2010 steampunk fantasy. Darian Frey is still just barely holding the
airship Ketty Jay and her crew of misfits together, and once more
he's going to get in way over his head.
It's been over a year since I read Retribution Falls, and I
think that's probably about the right mental distance… because this is
very much the same sort of story, complete with gradually increasing
emotional oscillations (mild despair, mild elation, major despair,
major elation, really amazingly terrible despair, etc.), and a heavy
emphasis on crew as family, who are the most important things to you
even if you don't always like them very much. It's feel-good reading
that tries to push all the emotional buttons even if it hasn't always
earned the right to do so.
There are betrayals and sudden appearances and gosh-wow moments, and
more seriously there's some development of the Manes, which in the
first book were mostly a zombie-style horde of inhuman killers. Frey
is still the author of at least half the things wrong in his life, but
he develops (to his own surprise, never mind the reader's) a
remarkable nobility, apparently as the result of trying to think about
what he actually wants from life. (If I have to read a mid-life crisis
book, let it at least be one with airships in it!)

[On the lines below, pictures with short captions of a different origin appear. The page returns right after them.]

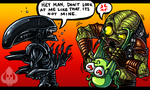ZOMG ALIEN AND PREDATOR by DaKraken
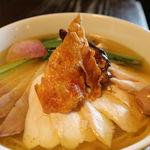 74788006 - 鶏塩麺
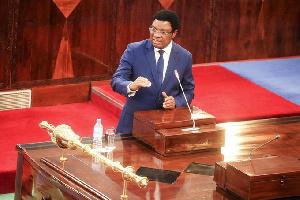 Majaliwa atoa hofu wakulima wa korosho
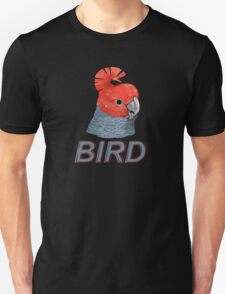 BIRD - Gang Gang Cockatoo (Male) Unisex T-Shirt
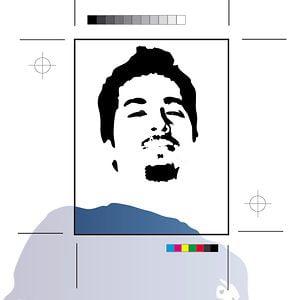 Profile picture for alex rios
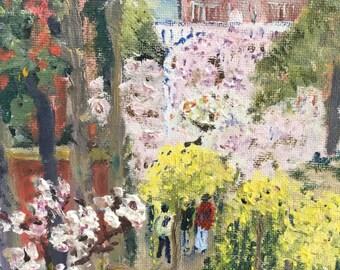 "Original oil painting, fine art impasto impressionism, ""Garden of the Forbidden City, Beijing"""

Each of the other characters also gets some development, some rather
more than others; although it's still facile, I think this book
manages to move a little beyond the basic "this bad thing happened to
him so he's like this now" that was the main approach of the first
volume.
Things do move a bit slowly, particularly in the first half, but
overall this is a step up from the mind-candy of the first book.
Followed by The Iron Jackal.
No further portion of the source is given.